§ Problem to work on
Comb through the entries for "Tanzania" and pull out each line that holds it.
——————
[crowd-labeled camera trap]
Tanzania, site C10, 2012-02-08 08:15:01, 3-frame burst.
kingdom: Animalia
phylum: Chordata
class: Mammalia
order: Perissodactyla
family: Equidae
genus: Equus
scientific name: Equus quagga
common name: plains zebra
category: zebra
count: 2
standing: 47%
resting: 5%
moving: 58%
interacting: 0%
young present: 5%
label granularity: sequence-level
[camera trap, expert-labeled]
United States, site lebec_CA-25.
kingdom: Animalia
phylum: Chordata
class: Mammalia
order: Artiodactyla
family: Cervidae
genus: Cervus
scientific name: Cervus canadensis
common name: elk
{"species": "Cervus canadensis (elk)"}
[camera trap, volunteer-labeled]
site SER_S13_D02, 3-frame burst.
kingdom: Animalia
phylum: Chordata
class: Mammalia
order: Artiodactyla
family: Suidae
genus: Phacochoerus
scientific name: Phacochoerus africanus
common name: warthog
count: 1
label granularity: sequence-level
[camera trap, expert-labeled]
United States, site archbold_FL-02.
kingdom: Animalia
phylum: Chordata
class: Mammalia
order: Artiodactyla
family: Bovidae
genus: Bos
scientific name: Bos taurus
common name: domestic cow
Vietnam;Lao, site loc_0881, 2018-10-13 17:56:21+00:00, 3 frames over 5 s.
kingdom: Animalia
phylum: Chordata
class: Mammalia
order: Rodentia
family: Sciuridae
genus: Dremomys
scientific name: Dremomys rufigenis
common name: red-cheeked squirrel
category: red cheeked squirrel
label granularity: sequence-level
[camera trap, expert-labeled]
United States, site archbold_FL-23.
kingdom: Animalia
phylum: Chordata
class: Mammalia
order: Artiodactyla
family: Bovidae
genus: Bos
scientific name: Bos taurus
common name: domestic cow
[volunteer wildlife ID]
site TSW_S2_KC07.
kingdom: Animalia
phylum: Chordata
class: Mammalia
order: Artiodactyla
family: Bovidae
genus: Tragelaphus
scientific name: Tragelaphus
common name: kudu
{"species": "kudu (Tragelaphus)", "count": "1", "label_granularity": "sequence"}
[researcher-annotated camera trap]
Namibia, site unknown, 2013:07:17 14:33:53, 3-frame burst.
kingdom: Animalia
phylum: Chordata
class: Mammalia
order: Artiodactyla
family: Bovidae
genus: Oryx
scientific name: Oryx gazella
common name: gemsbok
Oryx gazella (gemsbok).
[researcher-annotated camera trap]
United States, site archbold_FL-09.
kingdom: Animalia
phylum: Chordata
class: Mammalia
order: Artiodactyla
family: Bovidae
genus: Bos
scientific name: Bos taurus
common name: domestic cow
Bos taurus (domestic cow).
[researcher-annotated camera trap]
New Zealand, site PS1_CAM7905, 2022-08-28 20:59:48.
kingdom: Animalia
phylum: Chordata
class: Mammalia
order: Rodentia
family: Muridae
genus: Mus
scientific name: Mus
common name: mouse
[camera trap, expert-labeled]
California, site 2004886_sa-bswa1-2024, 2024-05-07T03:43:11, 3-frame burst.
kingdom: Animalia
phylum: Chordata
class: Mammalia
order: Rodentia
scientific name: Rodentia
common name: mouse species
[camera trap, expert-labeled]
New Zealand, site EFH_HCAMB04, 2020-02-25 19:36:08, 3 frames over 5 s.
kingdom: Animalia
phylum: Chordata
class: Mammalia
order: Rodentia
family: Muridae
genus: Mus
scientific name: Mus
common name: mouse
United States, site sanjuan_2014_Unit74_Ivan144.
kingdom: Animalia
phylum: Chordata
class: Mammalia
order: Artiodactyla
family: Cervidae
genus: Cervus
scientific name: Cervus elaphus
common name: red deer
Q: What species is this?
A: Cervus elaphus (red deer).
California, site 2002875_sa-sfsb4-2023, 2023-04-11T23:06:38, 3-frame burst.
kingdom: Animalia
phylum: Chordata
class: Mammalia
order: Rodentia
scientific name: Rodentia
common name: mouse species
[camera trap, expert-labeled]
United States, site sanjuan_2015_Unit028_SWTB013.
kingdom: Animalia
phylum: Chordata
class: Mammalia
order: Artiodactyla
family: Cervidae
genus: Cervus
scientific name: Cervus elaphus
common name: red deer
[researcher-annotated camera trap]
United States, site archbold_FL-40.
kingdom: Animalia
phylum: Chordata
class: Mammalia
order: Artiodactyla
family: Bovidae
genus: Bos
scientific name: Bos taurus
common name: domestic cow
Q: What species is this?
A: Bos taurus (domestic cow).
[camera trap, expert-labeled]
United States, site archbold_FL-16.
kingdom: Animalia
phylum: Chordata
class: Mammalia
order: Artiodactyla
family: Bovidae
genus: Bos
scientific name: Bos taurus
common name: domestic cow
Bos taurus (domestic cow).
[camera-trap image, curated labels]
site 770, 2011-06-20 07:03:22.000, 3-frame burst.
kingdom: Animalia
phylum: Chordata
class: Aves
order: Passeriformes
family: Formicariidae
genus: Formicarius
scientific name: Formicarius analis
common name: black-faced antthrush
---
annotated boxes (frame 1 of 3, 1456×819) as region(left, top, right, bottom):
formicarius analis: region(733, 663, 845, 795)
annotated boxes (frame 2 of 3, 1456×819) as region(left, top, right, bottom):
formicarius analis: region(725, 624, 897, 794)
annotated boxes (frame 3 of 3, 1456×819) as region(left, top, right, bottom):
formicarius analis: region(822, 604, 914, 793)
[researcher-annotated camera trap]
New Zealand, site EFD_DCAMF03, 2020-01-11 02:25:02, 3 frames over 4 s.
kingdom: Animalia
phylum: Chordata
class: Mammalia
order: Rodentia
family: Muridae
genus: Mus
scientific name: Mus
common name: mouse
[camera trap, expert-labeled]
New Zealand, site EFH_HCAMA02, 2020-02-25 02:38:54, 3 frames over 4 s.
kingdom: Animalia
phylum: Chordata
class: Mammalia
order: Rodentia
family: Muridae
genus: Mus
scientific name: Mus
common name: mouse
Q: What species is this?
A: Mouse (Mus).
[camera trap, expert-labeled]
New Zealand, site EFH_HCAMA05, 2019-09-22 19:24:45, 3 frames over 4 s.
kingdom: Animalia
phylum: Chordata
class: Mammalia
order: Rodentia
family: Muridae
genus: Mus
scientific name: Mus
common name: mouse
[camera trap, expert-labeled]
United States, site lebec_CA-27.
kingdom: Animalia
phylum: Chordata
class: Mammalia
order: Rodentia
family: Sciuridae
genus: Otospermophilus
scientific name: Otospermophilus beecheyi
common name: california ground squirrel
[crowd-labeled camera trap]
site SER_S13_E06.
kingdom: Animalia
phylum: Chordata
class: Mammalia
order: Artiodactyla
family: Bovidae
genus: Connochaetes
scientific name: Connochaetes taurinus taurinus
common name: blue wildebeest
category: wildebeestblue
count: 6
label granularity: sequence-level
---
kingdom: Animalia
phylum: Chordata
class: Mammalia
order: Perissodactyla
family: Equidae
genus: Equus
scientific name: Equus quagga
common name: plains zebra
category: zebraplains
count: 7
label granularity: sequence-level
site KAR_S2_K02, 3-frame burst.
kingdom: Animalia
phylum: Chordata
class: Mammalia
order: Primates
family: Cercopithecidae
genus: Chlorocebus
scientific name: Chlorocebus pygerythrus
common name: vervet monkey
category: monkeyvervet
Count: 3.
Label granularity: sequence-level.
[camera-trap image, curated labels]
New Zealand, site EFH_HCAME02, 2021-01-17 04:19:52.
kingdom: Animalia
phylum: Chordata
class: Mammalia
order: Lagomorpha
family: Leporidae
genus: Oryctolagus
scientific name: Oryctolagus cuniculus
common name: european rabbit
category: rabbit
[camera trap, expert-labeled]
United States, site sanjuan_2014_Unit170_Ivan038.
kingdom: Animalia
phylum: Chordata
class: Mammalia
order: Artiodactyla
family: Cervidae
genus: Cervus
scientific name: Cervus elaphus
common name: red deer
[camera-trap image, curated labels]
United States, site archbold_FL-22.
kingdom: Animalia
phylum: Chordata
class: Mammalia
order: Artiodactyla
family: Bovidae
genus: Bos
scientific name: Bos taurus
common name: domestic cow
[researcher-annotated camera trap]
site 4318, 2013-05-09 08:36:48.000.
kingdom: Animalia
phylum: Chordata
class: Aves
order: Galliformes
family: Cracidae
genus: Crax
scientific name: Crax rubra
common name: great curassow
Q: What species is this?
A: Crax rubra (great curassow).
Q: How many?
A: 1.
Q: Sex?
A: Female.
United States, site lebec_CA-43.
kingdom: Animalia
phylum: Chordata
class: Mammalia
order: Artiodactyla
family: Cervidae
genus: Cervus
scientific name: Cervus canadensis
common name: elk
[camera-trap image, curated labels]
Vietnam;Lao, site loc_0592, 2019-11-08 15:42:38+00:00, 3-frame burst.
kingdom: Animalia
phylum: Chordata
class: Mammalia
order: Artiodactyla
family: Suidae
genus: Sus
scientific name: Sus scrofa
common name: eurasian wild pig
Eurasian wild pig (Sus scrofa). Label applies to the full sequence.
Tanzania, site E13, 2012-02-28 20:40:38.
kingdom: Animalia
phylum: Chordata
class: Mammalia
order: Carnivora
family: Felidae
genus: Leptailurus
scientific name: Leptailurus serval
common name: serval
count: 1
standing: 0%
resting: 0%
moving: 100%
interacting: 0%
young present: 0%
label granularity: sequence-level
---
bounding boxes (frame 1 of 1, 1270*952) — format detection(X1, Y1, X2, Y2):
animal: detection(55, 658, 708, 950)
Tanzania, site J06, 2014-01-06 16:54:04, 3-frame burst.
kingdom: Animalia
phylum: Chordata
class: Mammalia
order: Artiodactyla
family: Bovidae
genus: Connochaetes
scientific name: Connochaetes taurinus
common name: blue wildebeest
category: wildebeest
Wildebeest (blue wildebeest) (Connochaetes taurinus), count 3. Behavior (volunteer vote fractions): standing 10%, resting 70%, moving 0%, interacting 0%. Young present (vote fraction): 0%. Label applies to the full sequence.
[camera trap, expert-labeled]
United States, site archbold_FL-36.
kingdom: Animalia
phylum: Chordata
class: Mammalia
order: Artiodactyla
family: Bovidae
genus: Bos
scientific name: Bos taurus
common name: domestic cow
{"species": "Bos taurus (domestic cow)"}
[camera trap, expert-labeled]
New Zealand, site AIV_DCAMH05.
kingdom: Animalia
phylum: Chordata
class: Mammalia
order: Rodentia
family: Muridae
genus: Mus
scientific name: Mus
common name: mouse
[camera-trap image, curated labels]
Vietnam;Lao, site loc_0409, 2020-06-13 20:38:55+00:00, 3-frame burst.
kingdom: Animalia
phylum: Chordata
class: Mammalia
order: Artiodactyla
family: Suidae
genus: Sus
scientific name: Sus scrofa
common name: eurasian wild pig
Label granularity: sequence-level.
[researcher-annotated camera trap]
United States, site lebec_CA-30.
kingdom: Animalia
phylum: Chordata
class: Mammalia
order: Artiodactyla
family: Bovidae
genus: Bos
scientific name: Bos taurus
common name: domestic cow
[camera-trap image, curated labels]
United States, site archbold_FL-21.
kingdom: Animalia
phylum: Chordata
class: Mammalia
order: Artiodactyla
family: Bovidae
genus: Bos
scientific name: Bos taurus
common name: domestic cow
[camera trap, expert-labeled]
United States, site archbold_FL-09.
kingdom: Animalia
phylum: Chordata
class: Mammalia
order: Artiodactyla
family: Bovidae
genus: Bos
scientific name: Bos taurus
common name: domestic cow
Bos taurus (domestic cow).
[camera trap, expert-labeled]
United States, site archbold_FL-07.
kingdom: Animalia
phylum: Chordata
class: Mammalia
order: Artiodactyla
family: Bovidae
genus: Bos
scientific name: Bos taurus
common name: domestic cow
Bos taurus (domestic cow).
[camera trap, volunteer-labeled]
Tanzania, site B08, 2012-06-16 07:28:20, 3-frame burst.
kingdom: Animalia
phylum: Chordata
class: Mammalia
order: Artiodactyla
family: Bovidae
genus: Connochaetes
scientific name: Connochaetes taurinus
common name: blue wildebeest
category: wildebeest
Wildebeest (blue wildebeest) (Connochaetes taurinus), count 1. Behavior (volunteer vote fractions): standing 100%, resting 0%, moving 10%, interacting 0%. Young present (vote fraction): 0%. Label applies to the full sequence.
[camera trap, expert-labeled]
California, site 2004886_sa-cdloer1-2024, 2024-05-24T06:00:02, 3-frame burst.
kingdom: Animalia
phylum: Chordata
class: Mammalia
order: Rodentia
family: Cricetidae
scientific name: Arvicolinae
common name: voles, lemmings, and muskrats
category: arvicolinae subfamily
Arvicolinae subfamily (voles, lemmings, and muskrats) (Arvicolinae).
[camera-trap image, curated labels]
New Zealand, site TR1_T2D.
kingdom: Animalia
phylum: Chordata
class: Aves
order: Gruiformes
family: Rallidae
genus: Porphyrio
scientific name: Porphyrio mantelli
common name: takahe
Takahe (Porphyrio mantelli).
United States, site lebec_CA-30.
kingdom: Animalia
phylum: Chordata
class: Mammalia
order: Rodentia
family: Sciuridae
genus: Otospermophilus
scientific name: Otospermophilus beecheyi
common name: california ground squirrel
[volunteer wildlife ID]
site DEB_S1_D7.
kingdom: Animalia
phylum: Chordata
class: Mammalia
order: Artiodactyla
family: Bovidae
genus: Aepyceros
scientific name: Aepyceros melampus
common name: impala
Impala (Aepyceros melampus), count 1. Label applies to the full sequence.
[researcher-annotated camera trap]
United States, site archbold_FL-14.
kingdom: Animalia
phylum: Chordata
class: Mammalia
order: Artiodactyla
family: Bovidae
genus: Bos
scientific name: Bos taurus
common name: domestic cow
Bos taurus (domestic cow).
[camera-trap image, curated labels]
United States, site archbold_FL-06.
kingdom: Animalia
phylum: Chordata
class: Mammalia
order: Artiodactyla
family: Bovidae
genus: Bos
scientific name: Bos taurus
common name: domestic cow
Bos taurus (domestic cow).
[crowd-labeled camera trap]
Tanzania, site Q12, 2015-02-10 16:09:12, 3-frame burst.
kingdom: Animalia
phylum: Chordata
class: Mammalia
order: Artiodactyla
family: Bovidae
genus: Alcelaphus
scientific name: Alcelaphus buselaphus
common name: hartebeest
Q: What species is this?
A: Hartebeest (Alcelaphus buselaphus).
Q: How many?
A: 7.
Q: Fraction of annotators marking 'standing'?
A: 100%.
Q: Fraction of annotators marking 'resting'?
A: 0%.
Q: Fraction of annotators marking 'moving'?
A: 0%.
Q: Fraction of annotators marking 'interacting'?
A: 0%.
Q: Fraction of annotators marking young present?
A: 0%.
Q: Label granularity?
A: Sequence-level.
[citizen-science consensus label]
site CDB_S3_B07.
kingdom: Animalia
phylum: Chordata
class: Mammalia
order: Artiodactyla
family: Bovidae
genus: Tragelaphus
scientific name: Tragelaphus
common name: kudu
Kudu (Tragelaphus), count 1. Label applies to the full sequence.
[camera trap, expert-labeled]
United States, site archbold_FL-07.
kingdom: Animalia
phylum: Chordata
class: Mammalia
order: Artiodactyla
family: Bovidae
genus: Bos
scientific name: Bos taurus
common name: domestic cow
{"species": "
——————
§ Your response
Tanzania, site C10, 2012-02-08 08:15:01, 3-frame burst.
Tanzania, site E13, 2012-02-28 20:40:38.
Tanzania, site J06, 2014-01-06 16:54:04, 3-frame burst.
Tanzania, site B08, 2012-06-16 07:28:20, 3-frame burst.
Tanzania, site Q12, 2015-02-10 16:09:12, 3-frame burst.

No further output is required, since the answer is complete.